> [PAGE]
The episode ends with Rodman requesting a midseason vacation to Las Vegas, with Jackson approving it over Jordan’s objections. Rodman strutted into Sin City with a beer in hand and rode into the night on a motorcycle, his Bulls teammates already a distant memory.

Best quote: “If anybody needs a vacation, I need a f—ing vacation. If you let this dude go on vacation, we are not going to see him. If you let this dude go to Vegas, we are definitely not going to see him.” — Michael Jordan

This clip from one of Jordan’s interviews was so good that ESPN used it as an episode teaser. Years later, Jordan still struggled to wrap his mind around Jackson’s willingness to make such a concession to Rodman during a title chase. This was before the days of “load management,” but even the most forward-thinking, mental-balance-seeking coach would struggle to justify a three-day bender for any player, let alone a starter on a top contender.

Although Jordan could relate to Rodman’s exhaustion and need to reset, his concerns were justified. Rodman was an integral piece of Chicago’s puzzle — playing more minutes that season than everyone besides Jordan — and the stakes were incredibly high. Jackson was betting that a short hiatus in January would translate to improved focus and effort throughout a long postseason run.

Such an adventure would be untenable in the social media age. Players occasionally miss games for undisclosed personal reasons, but Rodman’s Vegas exploits would have been captured by untold Instagram and Twitter users. His behavior, character and commitment to winning would have been subjected to endless doubt from television pundits. And Jackson would have been skewered for granting him special treatment. The other Bulls would have faced weeks of questions about the trip no matter how well they played.

Funniest moment: Of the three men besides Jackson to coach Jordan in the pros, Collins is the only one to claim a major role in the superstar’s career narrative. His intensity and personal rapport earned Jordan’s respect, as did his willingness to turn over the keys and get out of the way. Player and coach reunited more than a decade after Collins’ departure in Chicago, with Jordan trusting him to oversee his ill-fated two-year stint with the Washington Wizards.

Back in 1986, though, Collins was a 35-year-old rookie coach seeking his first victory on opening night against the New York Knicks at Madison Square Garden. As Collins told it, he was so nervous that he sweated through his suit and chewed through his gum, leaving a gunky film on his mouth late in the game.

> [DATA LISTING]
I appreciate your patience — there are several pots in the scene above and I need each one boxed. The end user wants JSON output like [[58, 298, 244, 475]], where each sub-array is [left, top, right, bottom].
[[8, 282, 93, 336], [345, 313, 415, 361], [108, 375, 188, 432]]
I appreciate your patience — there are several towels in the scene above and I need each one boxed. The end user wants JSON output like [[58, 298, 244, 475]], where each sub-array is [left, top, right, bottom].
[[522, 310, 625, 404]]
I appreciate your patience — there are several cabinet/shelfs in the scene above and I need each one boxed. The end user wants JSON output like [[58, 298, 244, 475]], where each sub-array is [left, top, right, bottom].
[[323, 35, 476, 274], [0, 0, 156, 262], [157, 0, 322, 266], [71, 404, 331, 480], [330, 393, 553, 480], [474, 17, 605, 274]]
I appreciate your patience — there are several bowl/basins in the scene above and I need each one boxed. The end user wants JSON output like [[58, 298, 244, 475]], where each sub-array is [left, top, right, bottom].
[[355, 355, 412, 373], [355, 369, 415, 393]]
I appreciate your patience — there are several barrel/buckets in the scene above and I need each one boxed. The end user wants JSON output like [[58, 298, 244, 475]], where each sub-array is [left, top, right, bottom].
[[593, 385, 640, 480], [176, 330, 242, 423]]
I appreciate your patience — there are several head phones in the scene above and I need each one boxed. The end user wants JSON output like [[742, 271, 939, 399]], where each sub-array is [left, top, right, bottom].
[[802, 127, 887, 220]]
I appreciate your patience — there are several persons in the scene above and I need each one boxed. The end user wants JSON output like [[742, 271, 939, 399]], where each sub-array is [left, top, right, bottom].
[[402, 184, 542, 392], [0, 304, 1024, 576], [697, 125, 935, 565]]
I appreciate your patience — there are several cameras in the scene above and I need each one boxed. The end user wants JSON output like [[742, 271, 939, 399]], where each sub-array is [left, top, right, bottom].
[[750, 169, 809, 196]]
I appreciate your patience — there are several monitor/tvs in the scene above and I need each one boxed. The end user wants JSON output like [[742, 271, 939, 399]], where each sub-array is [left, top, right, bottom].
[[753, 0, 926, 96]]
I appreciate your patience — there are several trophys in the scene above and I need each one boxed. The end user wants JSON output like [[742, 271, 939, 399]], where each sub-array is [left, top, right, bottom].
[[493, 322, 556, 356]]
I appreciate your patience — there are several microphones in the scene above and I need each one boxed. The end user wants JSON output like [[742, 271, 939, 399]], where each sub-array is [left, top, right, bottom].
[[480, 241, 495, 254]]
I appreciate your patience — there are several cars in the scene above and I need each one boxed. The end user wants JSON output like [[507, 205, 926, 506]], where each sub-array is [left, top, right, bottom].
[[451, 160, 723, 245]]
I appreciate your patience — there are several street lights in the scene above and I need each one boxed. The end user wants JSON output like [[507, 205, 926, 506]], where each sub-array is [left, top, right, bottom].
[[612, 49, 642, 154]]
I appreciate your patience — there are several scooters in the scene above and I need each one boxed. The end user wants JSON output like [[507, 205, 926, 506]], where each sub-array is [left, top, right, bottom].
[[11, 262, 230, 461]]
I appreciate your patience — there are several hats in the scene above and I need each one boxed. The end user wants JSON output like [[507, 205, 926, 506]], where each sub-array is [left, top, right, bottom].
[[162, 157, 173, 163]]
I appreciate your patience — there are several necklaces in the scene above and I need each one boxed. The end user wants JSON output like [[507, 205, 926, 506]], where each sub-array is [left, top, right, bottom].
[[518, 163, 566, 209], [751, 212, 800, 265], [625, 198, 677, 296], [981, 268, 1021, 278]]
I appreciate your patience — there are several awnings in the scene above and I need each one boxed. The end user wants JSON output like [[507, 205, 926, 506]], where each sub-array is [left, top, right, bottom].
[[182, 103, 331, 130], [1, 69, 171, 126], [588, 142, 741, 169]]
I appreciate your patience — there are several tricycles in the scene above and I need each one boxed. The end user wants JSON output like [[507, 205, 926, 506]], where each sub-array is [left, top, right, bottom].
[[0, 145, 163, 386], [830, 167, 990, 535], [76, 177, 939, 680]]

> [PROBLEM DESCRIPTION] Please duplicate the part of the Bulls passage that opens with the words "This clip from" and closes with "long postseason run.".

> [CORRECT RESULT]
This clip from one of Jordan’s interviews was so good that ESPN used it as an episode teaser. Years later, Jordan still struggled to wrap his mind around Jackson’s willingness to make such a concession to Rodman during a title chase. This was before the days of “load management,” but even the most forward-thinking, mental-balance-seeking coach would struggle to justify a three-day bender for any player, let alone a starter on a top contender.

Although Jordan could relate to Rodman’s exhaustion and need to reset, his concerns were justified. Rodman was an integral piece of Chicago’s puzzle — playing more minutes that season than everyone besides Jordan — and the stakes were incredibly high. Jackson was betting that a short hiatus in January would translate to improved focus and effort throughout a long postseason run.